Le premier témoin cité par les syndics de Charpey est Arnaud de Monte Regali. Tenu par serment et minutieusement interrogé, il déclare, en ce qui concerne le premier point développé par l’abbé, que pendant 20 ans il a vu de ses propres yeux les gens de Charpey conduire leurs troupeaux sur le territoire de Combe Chaude, dans l’étendue de pâturages délimités par l’abbé et qu’ étant lui même berger au service de certains villageois de Charpey, il gardait les ovins en ces mêmes lieux.
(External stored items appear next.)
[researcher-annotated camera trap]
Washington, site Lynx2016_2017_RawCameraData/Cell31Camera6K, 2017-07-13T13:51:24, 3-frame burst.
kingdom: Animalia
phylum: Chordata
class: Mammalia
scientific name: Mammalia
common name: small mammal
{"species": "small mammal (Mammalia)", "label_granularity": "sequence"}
Puis, alors qu’on lui demande si des membres de la communauté de Léoncel s’en prenaient aux habitants de Charpey et les empêchaient d’user librement de la jouissance des susdits pâturages, il affirme qu’à deux reprises il a été lui-même personnellement victime de tracasseries, en désignant notamment comme trublion un certain Virro, frère convers de l’abbaye dont il a subi lui-même les provocations, et comme on veut savoir combien de temps s’était écoulé depuis ces évènements, il estime qu’ils remontent pour le moins à une dizaine d’années environ. Il certifie enfin en réponse à une nouvelle question que son témoignage n’est inspiré ni par la haine, ni par la crainte.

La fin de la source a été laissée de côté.